The Sequoia China business will retain its Chinese name and will become HongShan in English, the release said. Sequoia India and Southeast Asia will become Peak XV Partners, while the U.S. and Europe venture capital business will continue to be known as Sequoia Capital.
The firm's Sequoia Heritage and Sequoia Capital Global Equities businesses will also operate under the Sequoia banner, the release said.
"It has become increasingly complex to run a decentralized global investment business," the release said. Due to each business working to meet the opportunities of their own markets and across a range of sectors, using a centralized back-office function is "more of a hindrance than an advantage. Additionally, as each entity's portfolio has expanded to include companies that are becoming global leaders, we've seen growing market confusion due to the shared Sequoia brand as well as portfolio conflicts across entities," the release said.
The firm has investments across the health-care, technology and traditional consumer sectors.
The firm will host a call with limited partners in the coming days, the release said.

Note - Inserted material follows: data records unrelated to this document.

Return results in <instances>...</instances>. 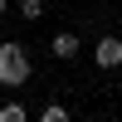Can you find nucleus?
<instances>
[{
    "instance_id": "7ed1b4c3",
    "label": "nucleus",
    "mask_w": 122,
    "mask_h": 122,
    "mask_svg": "<svg viewBox=\"0 0 122 122\" xmlns=\"http://www.w3.org/2000/svg\"><path fill=\"white\" fill-rule=\"evenodd\" d=\"M49 54H54V59H73V54H78V34H68V29H64V34H54Z\"/></svg>"
},
{
    "instance_id": "39448f33",
    "label": "nucleus",
    "mask_w": 122,
    "mask_h": 122,
    "mask_svg": "<svg viewBox=\"0 0 122 122\" xmlns=\"http://www.w3.org/2000/svg\"><path fill=\"white\" fill-rule=\"evenodd\" d=\"M20 15H25V20H39V15H44V0H20Z\"/></svg>"
},
{
    "instance_id": "423d86ee",
    "label": "nucleus",
    "mask_w": 122,
    "mask_h": 122,
    "mask_svg": "<svg viewBox=\"0 0 122 122\" xmlns=\"http://www.w3.org/2000/svg\"><path fill=\"white\" fill-rule=\"evenodd\" d=\"M39 117H44V122H64L68 112H64V107H59V103H49V107H44V112H39Z\"/></svg>"
},
{
    "instance_id": "f03ea898",
    "label": "nucleus",
    "mask_w": 122,
    "mask_h": 122,
    "mask_svg": "<svg viewBox=\"0 0 122 122\" xmlns=\"http://www.w3.org/2000/svg\"><path fill=\"white\" fill-rule=\"evenodd\" d=\"M93 59H98V68H117V64H122V39L103 34V39H98V49H93Z\"/></svg>"
},
{
    "instance_id": "0eeeda50",
    "label": "nucleus",
    "mask_w": 122,
    "mask_h": 122,
    "mask_svg": "<svg viewBox=\"0 0 122 122\" xmlns=\"http://www.w3.org/2000/svg\"><path fill=\"white\" fill-rule=\"evenodd\" d=\"M0 15H5V0H0Z\"/></svg>"
},
{
    "instance_id": "20e7f679",
    "label": "nucleus",
    "mask_w": 122,
    "mask_h": 122,
    "mask_svg": "<svg viewBox=\"0 0 122 122\" xmlns=\"http://www.w3.org/2000/svg\"><path fill=\"white\" fill-rule=\"evenodd\" d=\"M29 112H25V107H20V103H5V107H0V122H25Z\"/></svg>"
},
{
    "instance_id": "f257e3e1",
    "label": "nucleus",
    "mask_w": 122,
    "mask_h": 122,
    "mask_svg": "<svg viewBox=\"0 0 122 122\" xmlns=\"http://www.w3.org/2000/svg\"><path fill=\"white\" fill-rule=\"evenodd\" d=\"M20 83H29L25 44H0V88H20Z\"/></svg>"
}]
</instances>
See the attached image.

Sequoia China manages about $56 billion asset under management. Neil Shen — co-author of the release — has run Sequoia's China presence since 2005. While many rival firms have committees outside China that approve or nix investments there, Sequoia China has been one of the few with its partners making their own on-the-ground decisions.
Mr. Shen has adeptly managed relationships with startup founders, Chinese officials and a global investor base.
Sequoia China invested in about 1,200 portfolio companies in the country and has more than 300 staff in the country. The fund raised about $9 billion for investments in 2022 from pensions, endowment funds and family offices from the U.S., Europe, the Middle East and Southeast Asia.
The prospects for investments in China are now mired in uncertainty. Regulatory actions on both sides of the Pacific are squeezing the nation's technology industry and create unpredictability for its financial backers.
China is still weathering a decline in venture capital investments, despite once being touted as a rival to Silicon Valley.
President Joe Biden plans to sign an executive order that will limit investment in key parts of China's economy by American businesses, people familiar have said. The U.S. has also been briefing its Group of Seven partners on the investment curbs, commonly referred to as reverse CFIUS.
In a speech on May 20, National Security Advisor Jake Sullivan confirmed that it "was no secret" that the U.S. has been working on developing the legal authorities for a targeted set of outbound investment controls.
The policies in work are complementary to ones that review transactions involving investment in the U.S., to determine if they are of national security concern.